Most of the major philosophical differences in what constitutes an order stemmed from the fact that the outside organization stored customer information on the line level while the legacy application stored customer information on the order level. This means that every line on the inbound order could conceivably be a different customer, a concept that was not contemplated during the Carter years. Another issue which only served to compound this problem is that the legacy system only supported a single ship to address, a single bill to address and a single carrier per order. What had started out as a relatively simple Web service quickly began to snow ball into both a major project and a major headache.

After a brief delusional moment where some kind of convoluted C# program was considered for splitting an inbound order into something the legacy system could handle, I decided to try a more elegant approach, XSLT and Muenchian grouping.

Downloadable version

A downloadable version of this article is available in PDF form from the TechRepublic Download Center. The PDF version includes the article and all of the code listings in a printer-friendly format.

Developed by, and named after, Steve Muench of Oracle, the Muenchian grouping method uses the xsl:key element and the key() and generate-id() functions to determine keys that are used to retrieve nodes. To illustrate how this works let's start with the XML document shown in Listing A and, for the sake of simplicity, group upon only the customer node.
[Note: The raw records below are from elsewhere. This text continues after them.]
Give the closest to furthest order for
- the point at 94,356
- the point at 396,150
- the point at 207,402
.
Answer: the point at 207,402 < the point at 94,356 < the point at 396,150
With Muenchian grouping we would create XSLT that looks something like what is shown in Listing B.

Examine the components

At first glance Muenchian grouping doesn't appear to make much sense, how can an xsl:key element along with a couple of functions group the nodes in an XML document? In order for the inner workings to become clear it is necessary to examine the individual components, only then will the simple elegance become clear.

The xsl:key element is a top-level XSLT element that is used to declare a named key. The element’s match attribute defines the node returned from the key() function while the use attribute defines the key itself. The purpose of the predicate, [1], is to insure that only the first instance of each key is returned. This means that each key is used only once instead of the number of times that the key occurs. Without this predicate, if a particular key occurred twice the associated elements would be doubled, three times tripled, and so forth.
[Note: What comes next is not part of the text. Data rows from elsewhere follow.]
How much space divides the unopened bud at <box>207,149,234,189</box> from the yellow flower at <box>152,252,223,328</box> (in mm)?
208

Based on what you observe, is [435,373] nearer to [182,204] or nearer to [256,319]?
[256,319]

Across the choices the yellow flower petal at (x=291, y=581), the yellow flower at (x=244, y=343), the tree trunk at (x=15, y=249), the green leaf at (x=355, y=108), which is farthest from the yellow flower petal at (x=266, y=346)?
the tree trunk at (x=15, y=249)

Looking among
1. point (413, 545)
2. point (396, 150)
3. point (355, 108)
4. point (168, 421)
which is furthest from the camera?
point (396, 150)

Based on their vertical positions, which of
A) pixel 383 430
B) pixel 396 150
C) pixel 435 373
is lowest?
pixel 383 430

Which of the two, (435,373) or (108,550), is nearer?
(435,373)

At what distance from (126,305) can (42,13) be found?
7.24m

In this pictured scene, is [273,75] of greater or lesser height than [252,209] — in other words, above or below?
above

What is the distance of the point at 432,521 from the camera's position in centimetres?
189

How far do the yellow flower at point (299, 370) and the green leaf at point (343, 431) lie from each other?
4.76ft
The generate-id() function is the final piece, it returns a string that uniquely identifies a node, regardless of how the node is obtained. So, if generate-id(.) is equal to generate-id(key('keyGroup',customer)[1]) is true then both nodes are the same node, just obtained differently. It is also important to remember that while the string is always unique, there is no guarantee that id will be equal from execution to execution.

Multiple criteria

Occasionally, when grouping, it is necessary to group information on more than one criteria. Consider the XML document from Listing A. Wouldn’t it make sense to, in addition to grouping on customer, group on carrier, ship to address, and bill to address? Seems easy enough, just add another xsl:key element and another key() function, right? Wrong!

When using Muenchian grouping only one xsl:key element and key() function is ever needed. Multiple grouping criteria is handled through the addition of the concat() function which is used to concatenate the various nodes and/or elements to produce a single key. With this in mind, Listing C shows the XSLT that performs grouping on the customer, carrier, ship to address and bill to address.

How far can Muenchian grouping using concatenated be taken? Personally I’ve used this technique to group information based upon eleven different criteria. The resulting XSLT was, when printed not quite three pages long, which while impressive for XSLT, was thousands of lines shorter than programs written in traditional programming languages.

An adaptable solution

While this may, at first, seem like a rather specific application it is one of those tools that can be readily adapted to other uses. I recommend playing with the examples provided here in order to become comfortable with this technique. In addition, you may want to purchase a copy of XMLSPY from Altova, which was used to produce and test the examples provided here. Not only is it a slick professional XML editor, it allows the developer to step-through an XSLT element by element, which comes in handy when debugging Muenchian grouping.